Top of The data
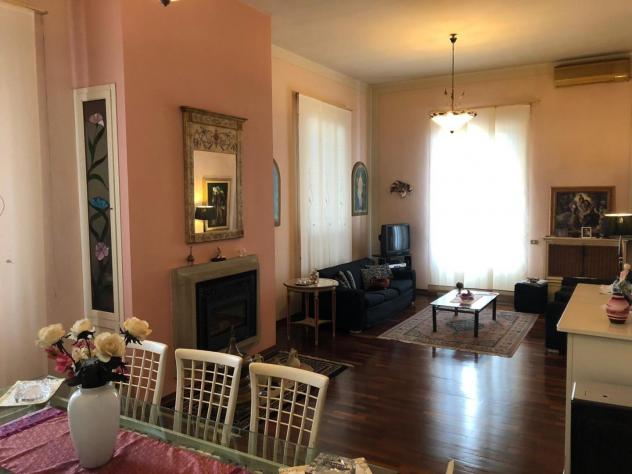 casa indipendente in vendita a Cascina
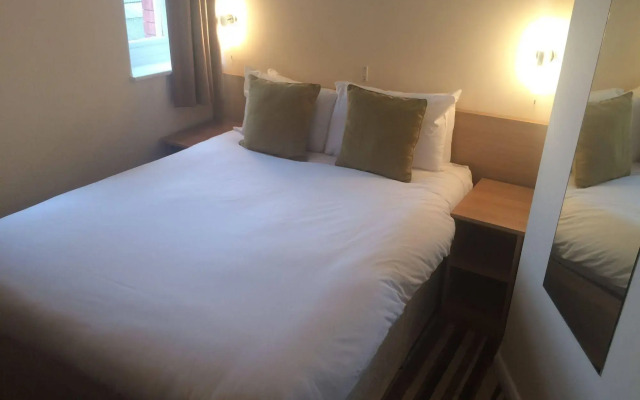 Paragon Hotel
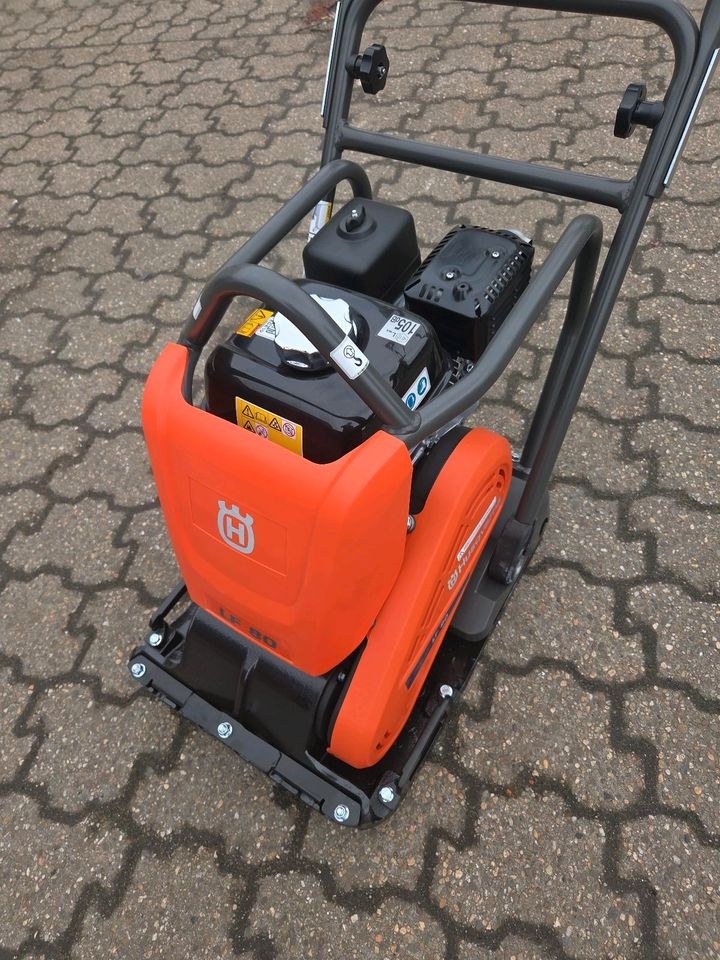 Rüttelplatte 80 Kg Honda Benzin Vorlauf Matte mieten in Mülheim (Ruhr)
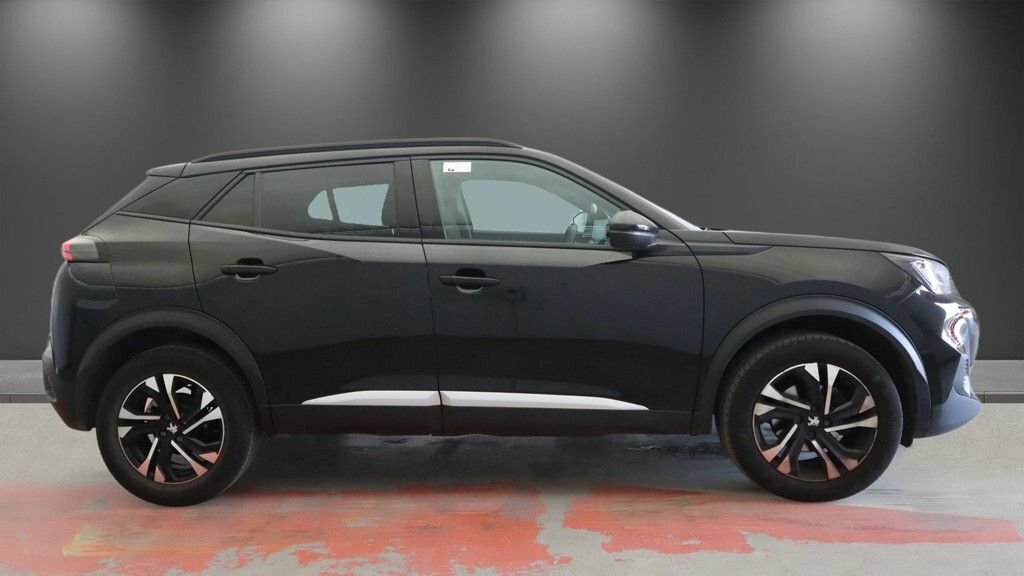 Peugeot 2008 1.2L Allure Premium Black #4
Bottom of The data
Required work:
Your copy should begin at the line containing "Paragon Hotel" and end at the last line of the data above, matching each line exactly and holding no pictures.

Your solution:
 Paragon Hotel
 Rüttelplatte 80 Kg Honda Benzin Vorlauf Matte mieten in Mülheim (Ruhr)
 Peugeot 2008 1.2L Allure Premium Black #4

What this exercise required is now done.